Copy the data exactly from the line that contains "Anthologie secrète de Franketienne" through the line that contains "Twig is REALLY", keeping both end lines and leaving out everything else.

Input data:
>>>

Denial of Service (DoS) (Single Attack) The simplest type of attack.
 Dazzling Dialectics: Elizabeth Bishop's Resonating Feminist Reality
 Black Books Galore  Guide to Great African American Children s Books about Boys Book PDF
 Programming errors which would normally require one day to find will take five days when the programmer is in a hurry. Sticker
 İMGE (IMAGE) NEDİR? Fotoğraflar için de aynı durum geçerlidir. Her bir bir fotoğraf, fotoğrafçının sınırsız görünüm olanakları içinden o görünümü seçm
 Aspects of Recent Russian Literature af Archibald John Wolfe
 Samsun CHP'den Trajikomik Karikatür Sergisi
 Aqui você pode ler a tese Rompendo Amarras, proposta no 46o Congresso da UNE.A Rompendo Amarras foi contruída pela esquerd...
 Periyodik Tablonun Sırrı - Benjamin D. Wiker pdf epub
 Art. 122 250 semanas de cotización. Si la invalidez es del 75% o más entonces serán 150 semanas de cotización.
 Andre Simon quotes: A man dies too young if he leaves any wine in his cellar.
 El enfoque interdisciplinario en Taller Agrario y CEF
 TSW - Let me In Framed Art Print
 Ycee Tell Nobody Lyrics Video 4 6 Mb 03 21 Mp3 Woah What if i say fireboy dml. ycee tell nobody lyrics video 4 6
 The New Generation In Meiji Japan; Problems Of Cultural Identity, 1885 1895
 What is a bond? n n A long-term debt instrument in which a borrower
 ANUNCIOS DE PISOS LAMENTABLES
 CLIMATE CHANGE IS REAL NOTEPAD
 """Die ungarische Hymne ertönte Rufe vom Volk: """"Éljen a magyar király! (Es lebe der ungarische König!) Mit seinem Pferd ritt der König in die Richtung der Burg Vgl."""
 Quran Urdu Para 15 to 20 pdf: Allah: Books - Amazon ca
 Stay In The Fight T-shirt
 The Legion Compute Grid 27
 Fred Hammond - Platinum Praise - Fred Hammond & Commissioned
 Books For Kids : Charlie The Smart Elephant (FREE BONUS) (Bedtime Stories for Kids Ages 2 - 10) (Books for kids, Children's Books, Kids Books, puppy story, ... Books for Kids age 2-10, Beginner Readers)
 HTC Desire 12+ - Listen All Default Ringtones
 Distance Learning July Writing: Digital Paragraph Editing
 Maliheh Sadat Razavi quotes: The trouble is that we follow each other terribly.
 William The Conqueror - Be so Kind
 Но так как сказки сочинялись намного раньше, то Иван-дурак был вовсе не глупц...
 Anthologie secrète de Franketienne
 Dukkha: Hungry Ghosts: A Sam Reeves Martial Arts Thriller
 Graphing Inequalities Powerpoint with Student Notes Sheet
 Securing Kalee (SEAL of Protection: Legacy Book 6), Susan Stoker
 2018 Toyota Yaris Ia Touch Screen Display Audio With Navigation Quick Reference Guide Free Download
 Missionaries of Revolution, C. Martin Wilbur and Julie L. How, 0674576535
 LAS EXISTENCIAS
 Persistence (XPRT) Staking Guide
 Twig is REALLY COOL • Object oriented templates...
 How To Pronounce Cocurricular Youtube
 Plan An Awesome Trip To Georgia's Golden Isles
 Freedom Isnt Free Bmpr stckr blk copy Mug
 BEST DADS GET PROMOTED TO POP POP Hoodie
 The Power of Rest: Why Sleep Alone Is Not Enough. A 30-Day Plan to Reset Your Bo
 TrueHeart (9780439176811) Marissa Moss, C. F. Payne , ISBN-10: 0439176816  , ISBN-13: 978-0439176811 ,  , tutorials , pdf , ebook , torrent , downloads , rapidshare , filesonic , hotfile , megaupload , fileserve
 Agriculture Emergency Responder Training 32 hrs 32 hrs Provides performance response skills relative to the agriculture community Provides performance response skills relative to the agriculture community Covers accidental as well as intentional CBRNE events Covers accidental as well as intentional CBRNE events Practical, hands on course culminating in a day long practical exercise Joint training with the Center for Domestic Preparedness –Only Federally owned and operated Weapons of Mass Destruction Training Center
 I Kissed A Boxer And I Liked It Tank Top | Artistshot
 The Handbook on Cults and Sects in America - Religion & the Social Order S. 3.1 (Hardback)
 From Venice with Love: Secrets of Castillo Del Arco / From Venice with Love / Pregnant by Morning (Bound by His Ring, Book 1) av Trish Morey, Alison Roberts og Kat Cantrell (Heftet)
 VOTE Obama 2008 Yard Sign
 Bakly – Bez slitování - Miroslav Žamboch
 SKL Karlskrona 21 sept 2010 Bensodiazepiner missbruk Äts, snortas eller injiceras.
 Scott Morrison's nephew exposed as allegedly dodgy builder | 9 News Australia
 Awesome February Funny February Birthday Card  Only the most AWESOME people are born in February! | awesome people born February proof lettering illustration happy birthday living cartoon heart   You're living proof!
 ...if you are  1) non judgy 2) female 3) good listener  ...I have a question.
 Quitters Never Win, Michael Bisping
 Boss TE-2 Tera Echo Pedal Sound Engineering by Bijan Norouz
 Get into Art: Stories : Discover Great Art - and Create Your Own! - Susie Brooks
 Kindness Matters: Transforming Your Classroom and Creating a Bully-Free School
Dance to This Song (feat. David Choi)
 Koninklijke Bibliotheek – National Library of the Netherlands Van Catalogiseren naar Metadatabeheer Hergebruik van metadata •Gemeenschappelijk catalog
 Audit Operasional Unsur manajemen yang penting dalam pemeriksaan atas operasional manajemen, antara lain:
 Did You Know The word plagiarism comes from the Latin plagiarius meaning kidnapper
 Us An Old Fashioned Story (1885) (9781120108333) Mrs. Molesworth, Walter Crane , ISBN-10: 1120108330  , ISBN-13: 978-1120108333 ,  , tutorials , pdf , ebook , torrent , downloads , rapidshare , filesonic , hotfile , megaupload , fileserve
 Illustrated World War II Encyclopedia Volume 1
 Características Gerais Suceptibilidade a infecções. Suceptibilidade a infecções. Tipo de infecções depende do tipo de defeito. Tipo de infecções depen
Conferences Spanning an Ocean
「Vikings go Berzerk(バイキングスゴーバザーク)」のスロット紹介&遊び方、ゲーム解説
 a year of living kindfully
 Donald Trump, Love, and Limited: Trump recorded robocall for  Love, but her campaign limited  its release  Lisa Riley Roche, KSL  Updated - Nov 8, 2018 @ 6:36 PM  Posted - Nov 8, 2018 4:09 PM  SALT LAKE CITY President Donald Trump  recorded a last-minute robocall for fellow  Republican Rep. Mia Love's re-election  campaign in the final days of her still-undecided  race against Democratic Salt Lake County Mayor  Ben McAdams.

<<<

Output below:
 Anthologie secrète de Franketienne
 Dukkha: Hungry Ghosts: A Sam Reeves Martial Arts Thriller
 Graphing Inequalities Powerpoint with Student Notes Sheet
 Securing Kalee (SEAL of Protection: Legacy Book 6), Susan Stoker
 2018 Toyota Yaris Ia Touch Screen Display Audio With Navigation Quick Reference Guide Free Download
 Missionaries of Revolution, C. Martin Wilbur and Julie L. How, 0674576535
 LAS EXISTENCIAS
 Persistence (XPRT) Staking Guide
 Twig is REALLY COOL • Object oriented templates...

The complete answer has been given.